The summary function reporting of Zoho’s BI Tool is just like a SQL/MS Access GroupOn[Value] query. It enables us to take this table of 1,691 rows and look at the clustering of values. To tmake this interesting, I choose to Group On (and thereby collapse around) the LoginType field. And count the records to produce the following distribution histogram:
Absolute Automation is the name of an app by IHance, and it’s an email matching app that takes all email to my address and tries to find a Salesforce record to attach them to — it makes for a very thorough approach to CRM, which is rather exactly what we’d expect from Salesforce.com
Cirrus Insight is an app that syncs Google Apps contact data with Salesforce — and enables creating new accounts & contacts & leads from within the Gmail interface.. Those 175 entries via the browser — that’s me as the admin: a living, breathing mortal who is a mere piker in comparison to the hard working apps Such is the beauty and power of Cloud computing
Record Type Agreement between Salesforce.ACCOUNT object and Salesforce.CONTACT.
Record type agreement — after all my bellyaching about the importance of a record type schema that can handle the complexity of the milieu in which an Ivy League Alum Club operates. Record type agreement is one way to track if one’s practice lives up to one’s theory. Furthermore, this little exercise is providng an awfully convenient excuse to dig deeper in Zoho Reports. Pretty nifty the way it’s just a few short clicks until you can make some interesting discoveries.

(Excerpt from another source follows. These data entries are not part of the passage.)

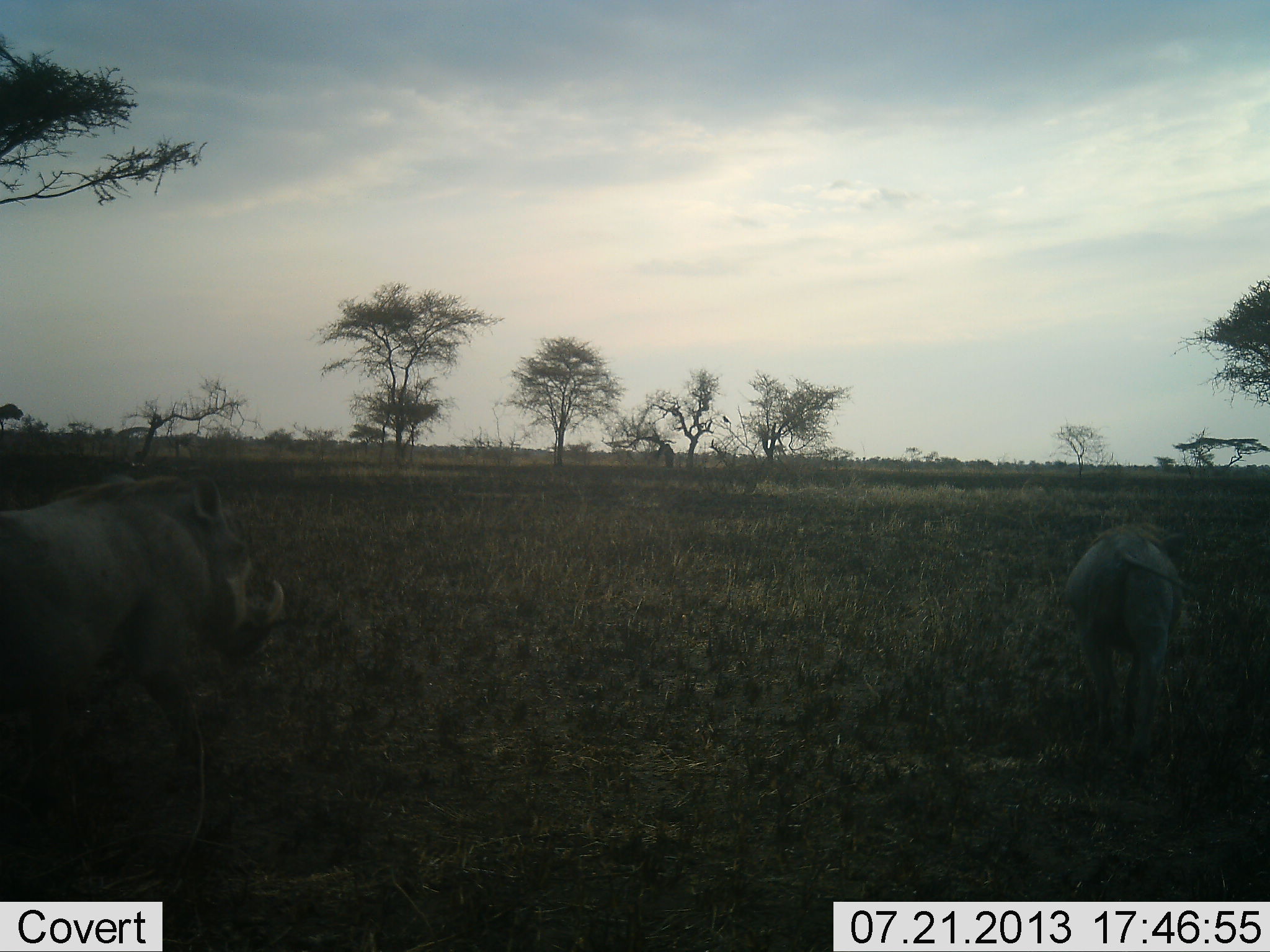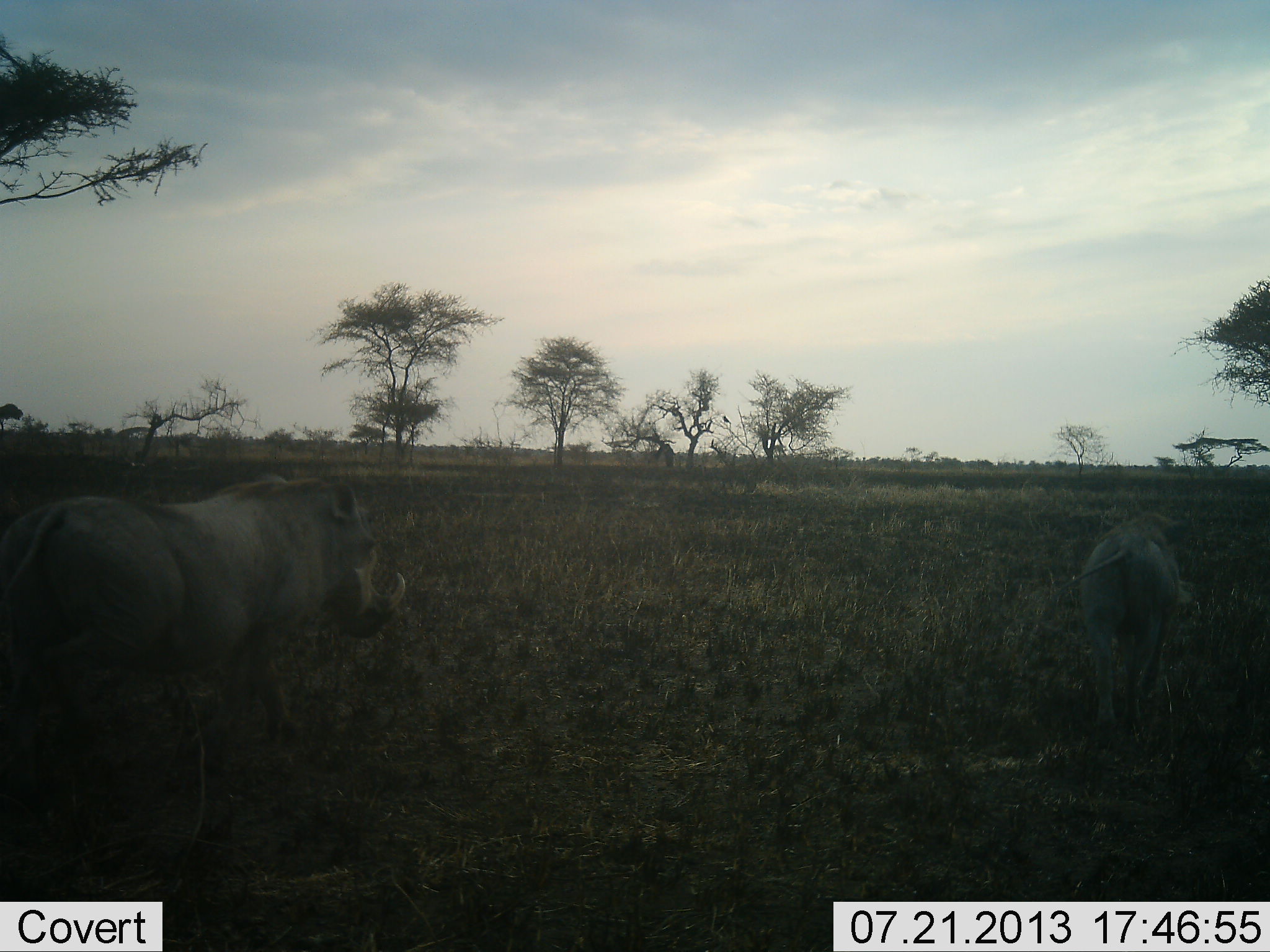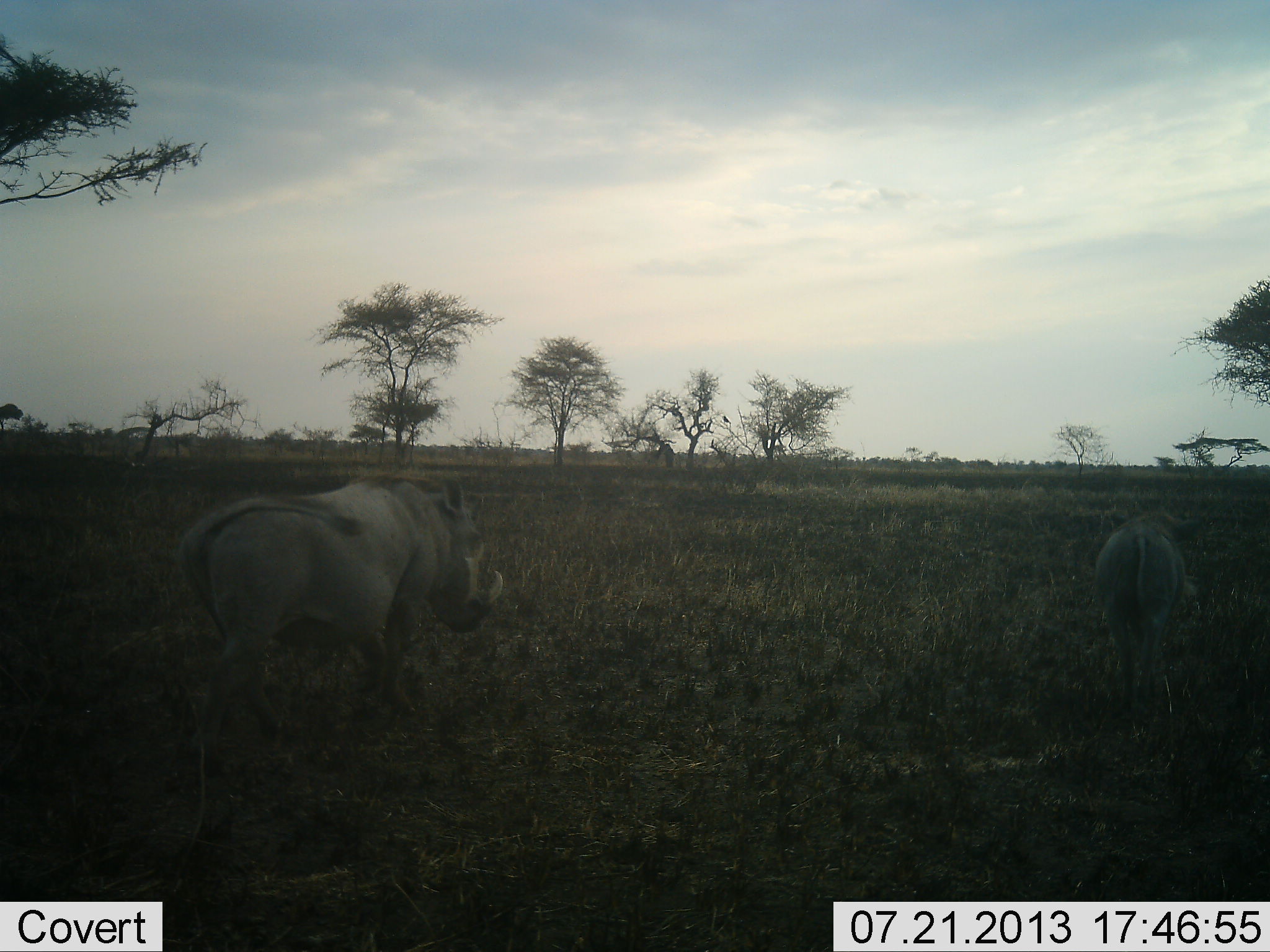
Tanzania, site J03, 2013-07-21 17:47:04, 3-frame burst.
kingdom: Animalia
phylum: Chordata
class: Mammalia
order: Artiodactyla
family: Suidae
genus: Phacochoerus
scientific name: Phacochoerus africanus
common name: warthog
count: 2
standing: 20%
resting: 0%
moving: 90%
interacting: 0%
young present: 0%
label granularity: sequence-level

The image below shows a portion of the 1700 plus rows in the table. The grey shaded portion are SF.CONTACT object fields; the light blue are SF.ACCOUNT object fields. And the dark blue are redaction on my part to safeguard my alumni data.
When I was enthusing earlier about dataloader.io, this is why: if you don’t pull over related records’ actual fields, to look at a Salesforce export — well for a human, it’s often not an easy read: long strings of digits in which upper v. lowercase actually counts!
One nice diagnostic test to run is to compare counts of Salesforce CONTACT records, by record type, against the number of organizational ACCOUNT records, by record type. The logic of the nature of the relatioships that are to be expected helps one to ascertain how well the coding schema is working. So, again, using GroupOn ACCOUNT.Organization Record type: what inferences can we make about the SF.CONTACT records by type?
Take a look at the entires in the report and, as Linda Richmond would say: “discuss amongst yourselves.”
I’ll use non-Linda-Richmond diction by noting that I’ll return to this anon.